Copy out the data so that nothing differs from the original.
━━━━━ Material provided ━━━━━
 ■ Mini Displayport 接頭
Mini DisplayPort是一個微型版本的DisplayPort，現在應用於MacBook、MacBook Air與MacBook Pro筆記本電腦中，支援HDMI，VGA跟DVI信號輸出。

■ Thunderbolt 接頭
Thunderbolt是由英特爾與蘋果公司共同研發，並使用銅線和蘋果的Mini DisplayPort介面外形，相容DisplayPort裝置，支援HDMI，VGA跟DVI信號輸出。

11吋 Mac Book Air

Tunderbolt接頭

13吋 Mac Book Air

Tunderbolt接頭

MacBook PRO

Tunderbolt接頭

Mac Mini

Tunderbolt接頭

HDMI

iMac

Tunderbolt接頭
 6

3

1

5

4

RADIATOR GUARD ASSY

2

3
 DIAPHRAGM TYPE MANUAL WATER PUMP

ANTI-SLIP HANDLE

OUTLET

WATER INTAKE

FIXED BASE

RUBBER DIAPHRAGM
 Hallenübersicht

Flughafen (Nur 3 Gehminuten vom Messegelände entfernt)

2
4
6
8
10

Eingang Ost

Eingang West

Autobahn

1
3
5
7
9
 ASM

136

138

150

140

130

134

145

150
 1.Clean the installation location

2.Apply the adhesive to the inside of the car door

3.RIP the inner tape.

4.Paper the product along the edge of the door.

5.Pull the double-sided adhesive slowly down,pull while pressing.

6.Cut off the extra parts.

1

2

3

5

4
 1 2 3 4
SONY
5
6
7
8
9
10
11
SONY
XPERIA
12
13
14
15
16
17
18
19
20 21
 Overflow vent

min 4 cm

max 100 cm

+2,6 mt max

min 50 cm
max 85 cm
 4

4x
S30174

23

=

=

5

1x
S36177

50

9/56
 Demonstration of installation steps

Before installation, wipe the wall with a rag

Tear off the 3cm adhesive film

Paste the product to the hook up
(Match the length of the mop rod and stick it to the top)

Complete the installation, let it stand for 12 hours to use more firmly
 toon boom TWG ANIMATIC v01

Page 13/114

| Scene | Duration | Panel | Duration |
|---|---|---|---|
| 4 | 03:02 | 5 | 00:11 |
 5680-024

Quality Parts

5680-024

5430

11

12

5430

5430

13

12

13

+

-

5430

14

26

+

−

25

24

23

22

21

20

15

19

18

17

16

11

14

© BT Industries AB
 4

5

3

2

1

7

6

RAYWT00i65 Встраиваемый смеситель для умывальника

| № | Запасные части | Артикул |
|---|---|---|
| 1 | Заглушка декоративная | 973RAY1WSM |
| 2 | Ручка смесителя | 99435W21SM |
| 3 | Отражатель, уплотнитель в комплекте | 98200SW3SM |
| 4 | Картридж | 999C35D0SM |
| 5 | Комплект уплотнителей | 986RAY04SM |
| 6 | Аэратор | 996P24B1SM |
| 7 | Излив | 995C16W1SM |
━━━━━
* _Written answer_:
 ■ Mini Displayport 接頭
Mini DisplayPort是一個微型版本的DisplayPort，現在應用於MacBook、MacBook Air與MacBook Pro筆記本電腦中，支援HDMI，VGA跟DVI信號輸出。

■ Thunderbolt 接頭
Thunderbolt是由英特爾與蘋果公司共同研發，並使用銅線和蘋果的Mini DisplayPort介面外形，相容DisplayPort裝置，支援HDMI，VGA跟DVI信號輸出。

11吋 Mac Book Air

Tunderbolt接頭

13吋 Mac Book Air

Tunderbolt接頭

MacBook PRO

Tunderbolt接頭

Mac Mini

Tunderbolt接頭

HDMI

iMac

Tunderbolt接頭
 6

3

1

5

4

RADIATOR GUARD ASSY

2

3
 DIAPHRAGM TYPE MANUAL WATER PUMP

ANTI-SLIP HANDLE

OUTLET

WATER INTAKE

FIXED BASE

RUBBER DIAPHRAGM
 Hallenübersicht

Flughafen (Nur 3 Gehminuten vom Messegelände entfernt)

2
4
6
8
10

Eingang Ost

Eingang West

Autobahn

1
3
5
7
9
 ASM

136

138

150

140

130

134

145

150
 1.Clean the installation location

2.Apply the adhesive to the inside of the car door

3.RIP the inner tape.

4.Paper the product along the edge of the door.

5.Pull the double-sided adhesive slowly down,pull while pressing.

6.Cut off the extra parts.

1

2

3

5

4
 1 2 3 4
SONY
5
6
7
8
9
10
11
SONY
XPERIA
12
13
14
15
16
17
18
19
20 21
 Overflow vent

min 4 cm

max 100 cm

+2,6 mt max

min 50 cm
max 85 cm
 4

4x
S30174

23

=

=

5

1x
S36177

50

9/56
 Demonstration of installation steps

Before installation, wipe the wall with a rag

Tear off the 3cm adhesive film

Paste the product to the hook up
(Match the length of the mop rod and stick it to the top)

Complete the installation, let it stand for 12 hours to use more firmly
 toon boom TWG ANIMATIC v01

Page 13/114

| Scene | Duration | Panel | Duration |
|---|---|---|---|
| 4 | 03:02 | 5 | 00:11 |
 5680-024

Quality Parts

5680-024

5430

11

12

5430

5430

13

12

13

+

-

5430

14

26

+

−

25

24

23

22

21

20

15

19

18

17

16

11

14

© BT Industries AB
 4

5

3

2

1

7

6

RAYWT00i65 Встраиваемый смеситель для умывальника

| № | Запасные части | Артикул |
|---|---|---|
| 1 | Заглушка декоративная | 973RAY1WSM |
| 2 | Ручка смесителя | 99435W21SM |
| 3 | Отражатель, уплотнитель в комплекте | 98200SW3SM |
| 4 | Картридж | 999C35D0SM |
| 5 | Комплект уплотнителей | 986RAY04SM |
| 6 | Аэратор | 996P24B1SM |
| 7 | Излив | 995C16W1SM |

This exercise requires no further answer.